- _Provided passage_:
##############################

Should the page identified by DMAP_MIN_ADDRESS (or DMAP_BASE_ADDRESS) allow reads and modifications?

From: Mark Millard <marklmi_at_yahoo.com>
Date: Tue, 24 Dec 2024 22:59:04 UTC
I've been helping someone gather some evidence for amd64 crashes
they have had for over 2 years. [Their context recently updated
to 13.4-RELEASE-p2 (so kernel 13.4-RELEASE-p1 in official
distributions. They do their own kernel builds and -kmod port
builds.] Having a boot-crash is intermittent but often enough
to be an issue. Most of the boot crashes have been tied to the
found_modules list. But there was once rare evidence of
elsewhere as well. (Another of the lists, for example.)

For reference: DMAP_MIN_ADDRESS == 0xfffff80000000000 in the
context, as seen via vmcore.* (kernel , *.ko, *.debug) and
kgdb use:

(kgdb) print &dmapbase
$6 = (<variable (not text or data), no debug info> *) 0xfffff80000000000

(kgdb) print dmaplimit
$12 = 0x240000000

My understanding is that 0x0 (a.k.a. NULL) and DMAP_MIN_ADDRESS
both identify a low byte address for the same page but via
distinct address ranges.

Should access into that page via the DMAP_MIN_ADDRESS based
address range refuse to allow modifications to the bytes in
the page? Refuse to allow reads of bytes in the page?

Refusal would be a cross check on having avoided use of
PHYS_TO_DMAP translations of small non-negative offsets from
NULL, for example. [But, for all I know the kernel may
sometimes need access to such. This is a learn-as-I-go
investigation.] The refusal would also be an earlier
rather than later indication of a problem if the page
really should not be in use (small offsets from
DMAP_MIN_ADDRESS).

##############################

- _Tasks and exercises_:
1. Print everything in the DMAP_MIN_ADDRESS post from "My understanding is" down to "in the page?".
2. Write what comes next in the DMAP_MIN_ADDRESS post, starting right after its last sentence.
The material that comes next has nothing to do with the DMAP_MIN_ADDRESS post.

- _Information provided_:

##############################

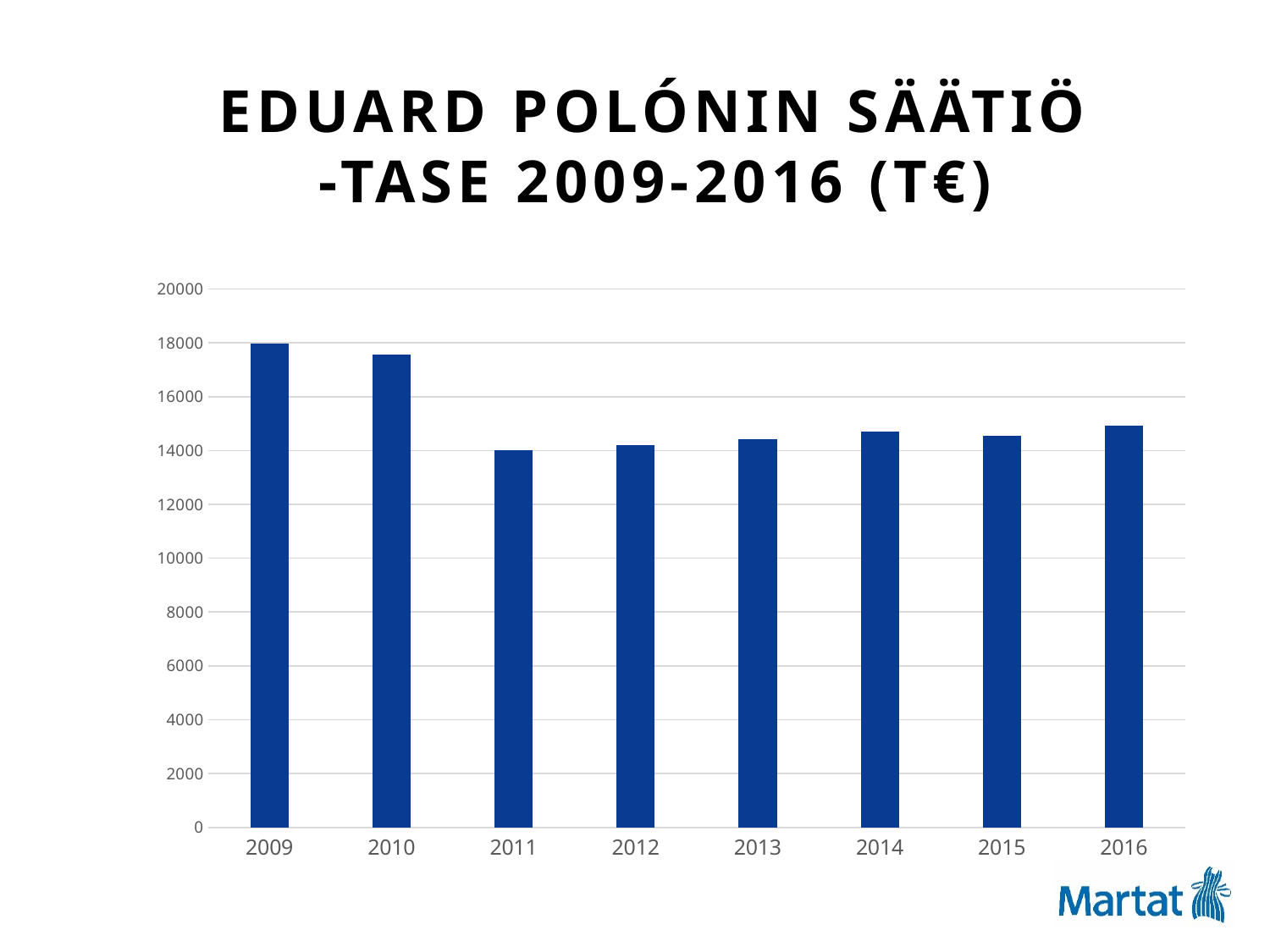
Overall, do the values rise or fall from 2009 to 2016? fall Is the value for 2009 greater or less than 16000? greater Which is larger, the value for 2009 or the value for 2011? 2009 Is the value for 2014 greater or less than 16000? less Is the value for 2016 greater or less than 14000? greater What kind of chart is shown on the slide? bar chart Which year has the highest value in the chart? 2009 How many years are shown on the x axis of the chart? 8 Which is larger, the value for 2010 or the value for 2016? 2010 What is the title of the chart on the slide? EDUARD POLÓNIN SÄÄTIÖ -TASE 2009-2016 (T€)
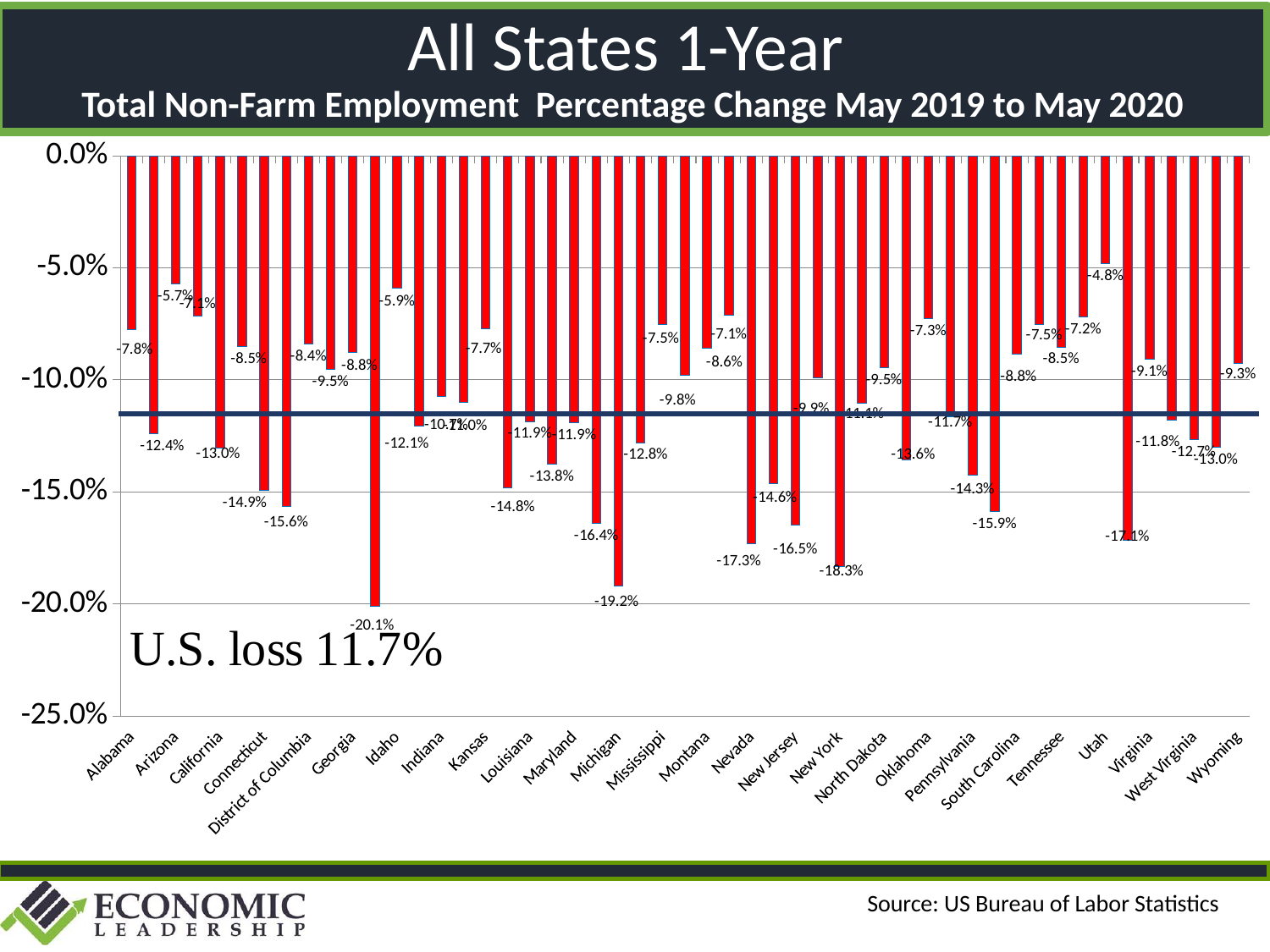
What is the percentage change shown for New York? -18.3% Is the value for Michigan greater or less than -15.0%? less What is the percentage change in total non-farm employment for Alabama? -7.8% Which labeled state has the smallest employment decline (the highest value) on the chart? Utah What is the percentage change shown for Utah? -4.8% What is the percentage change shown for Wyoming? -9.3% What type of chart is shown on the slide? bar chart What is the percentage change shown for Michigan? -19.2% What is the difference in percentage points between the values for Alabama (-7.8%) and Utah (-4.8%)? 3.0 percentage points What is the lowest value shown on the chart? -20.1% Which state shows a larger employment decline, Nevada or New York? New York What U.S. loss figure is annotated on the chart? 11.7%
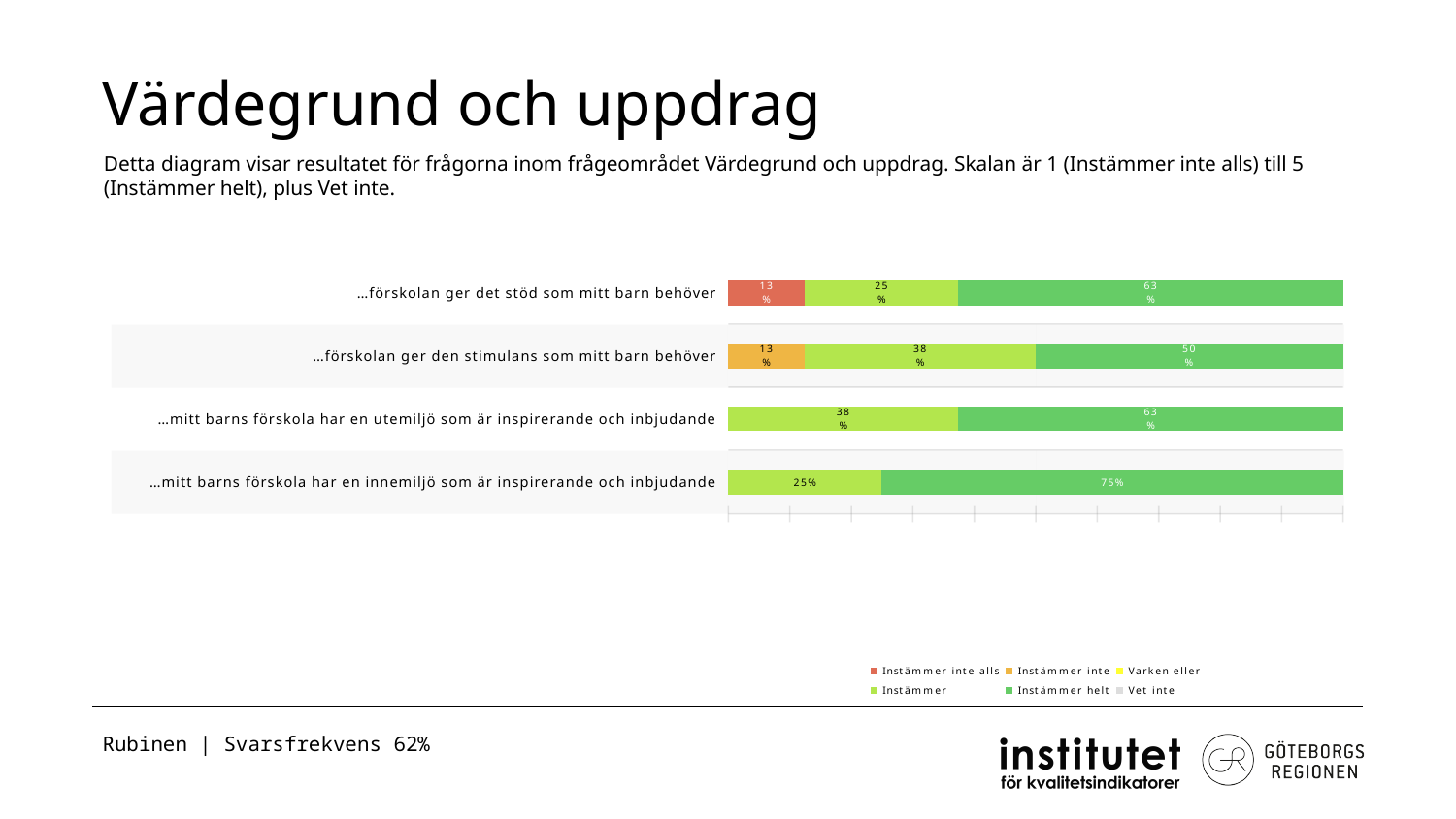
What is the total of the printed segments for the bar "…mitt barns förskola har en innemiljö som är inspirerande och inbjudande"? 100% What percentage answered "Instämmer" for "…förskolan ger den stimulans som mitt barn behöver"? 38% How many response categories does the legend list? 6 Which question has the lowest share of "Instämmer helt" responses? …förskolan ger den stimulans som mitt barn behöver What percentage of respondents answered "Instämmer helt" for "…mitt barns förskola har en innemiljö som är inspirerande och inbjudande"? 75% Which question has the highest share of "Instämmer helt" responses? …mitt barns förskola har en innemiljö som är inspirerande och inbjudande What percentage answered "Instämmer" for "…mitt barns förskola har en utemiljö som är inspirerande och inbjudande"? 38% How many questions (bars) are shown in the chart? 4 What type of chart is shown on the slide? Stacked horizontal bar chart What is the difference in percentage points between the "Instämmer helt" share for the innemiljö question (75%) and the stimulans question (50%)? 25 percentage points What percentage answered "Instämmer helt" for "…förskolan ger det stöd som mitt barn behöver"? 63% Which is larger: the "Instämmer" share for the utemiljö question or for the innemiljö question? The utemiljö question (38%)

##############################

- _Results of the tasks_:
1.
My understanding is that 0x0 (a.k.a. NULL) and DMAP_MIN_ADDRESS
both identify a low byte address for the same page but via
distinct address ranges.

Should access into that page via the DMAP_MIN_ADDRESS based
address range refuse to allow modifications to the bytes in
the page? Refuse to allow reads of bytes in the page?

2.
For reference . . .

There is evidence of 0xfffff80000000007 showing up as
an address that is then offset by 0x18 to produce
0xfffff8000000001F and that being used to get a
char* from RAM. When that junk-value (0xe987f000fea5f0,
as an example) is then in turn passed to strcmp, the
strcmp operation gets a general protection fault from
the junk-value's attempted dereference.

I'll note that the 0xfffff80000000007 value has been
stable in the vmcore.*'s that I've looked at, despite
other variations across the vmcore.* 's. The node in
the found_modules list varies but the value always
shows up in the link.tqe_next field in the node that
ends up with the value.

The likes of "info sharedlibrary" and "info files"
indicates more loaded after the name indicated for
the node with the link.tqe_next 0xfffff80000000007
value. So far for the crash examples for found_modules
related crashes, the first .ko to load after
amdgpu_raven_vcn_bin.ko (the last of the sequence
of amdgpu*.ko files) ends up detecting the problem
during strcmp, as shown in:

#6  <signal handler called>
No locals.
#7  strcmp (s1=<optimized out>, s2=<optimized out>)
    at /usr/src/sys/libkern/strcmp.c:44
No locals.
#8  0xffffffff80bc0ab4 in modlist_lookup (
    name=0xffffffff829fd0c4 "vboxnetflt", ver=1)
    at /usr/src/sys/kern/kern_linker.c:1488
        mod = 0xfffff80000000007

(mod is from a node's link.tqe_next value that was
0xfffff80000000007 . mod->name's value (a const char*)
is passed to strcmp.)

"vboxnetflt" is just an example. changing the ordering
has had acpi_wmi.ko and zfs.ko listed there instead,
what ever was next at that point.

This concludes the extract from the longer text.